Copy each of the rows below word for word, omitting the pictures.

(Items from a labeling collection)
* * * * *
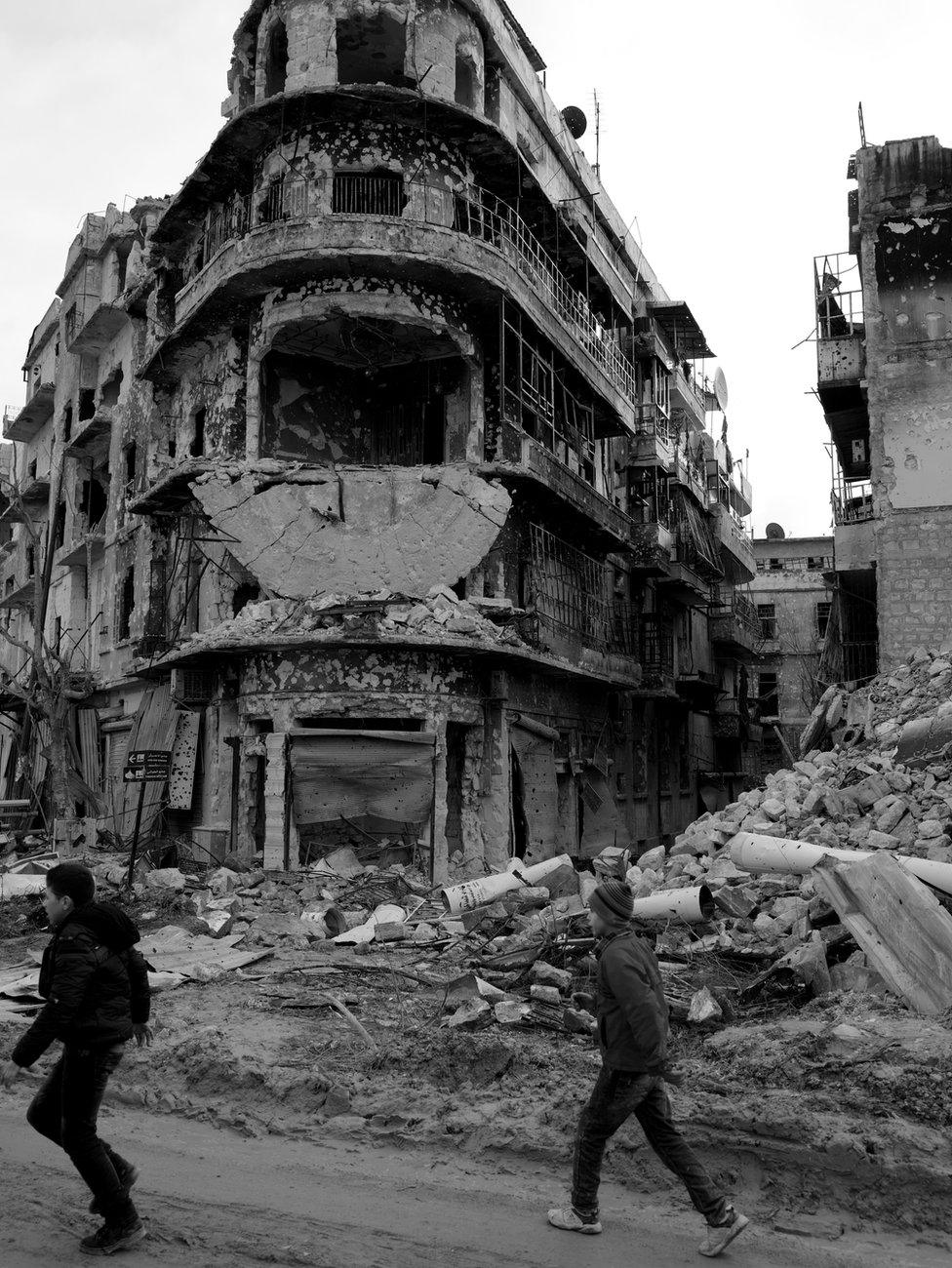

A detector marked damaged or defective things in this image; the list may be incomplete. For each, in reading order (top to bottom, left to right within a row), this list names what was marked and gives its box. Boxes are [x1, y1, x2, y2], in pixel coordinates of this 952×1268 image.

broken window [262, 18, 289, 96]
broken window [337, 12, 408, 87]
broken window [456, 49, 476, 107]
broken window [332, 171, 405, 218]
broken balcony railing [182, 175, 636, 400]
broken window [79, 387, 97, 423]
broken window [188, 408, 205, 458]
damaged multi-story building [0, 0, 760, 877]
damaged tall building [0, 0, 760, 877]
damaged multi-story building [815, 132, 952, 679]
damaged tall building [815, 134, 952, 679]
broken window [116, 568, 135, 644]
broken window [755, 603, 775, 639]
broken concrete pipe [438, 852, 573, 912]
broken concrete pipe [633, 887, 714, 928]
broken concrete pipe [734, 831, 952, 902]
* * * * *
● **COMPLETE RESPONSE**
A detector marked damaged or defective things in this image; the list may be incomplete. For each, in reading order (top to bottom, left to right within a row), this list names what was marked and gives its box. Boxes are [x1, y1, x2, y2], in pixel coordinates of this 952×1268 image.

broken window [262, 18, 289, 96]
broken window [337, 12, 408, 87]
broken window [456, 49, 476, 107]
broken window [332, 171, 405, 218]
broken balcony railing [182, 175, 636, 400]
broken window [79, 387, 97, 423]
broken window [188, 408, 205, 458]
damaged multi-story building [0, 0, 760, 877]
damaged tall building [0, 0, 760, 877]
damaged multi-story building [815, 132, 952, 679]
damaged tall building [815, 134, 952, 679]
broken window [116, 568, 135, 644]
broken window [755, 603, 775, 639]
broken concrete pipe [438, 852, 573, 912]
broken concrete pipe [633, 887, 714, 928]
broken concrete pipe [734, 831, 952, 902]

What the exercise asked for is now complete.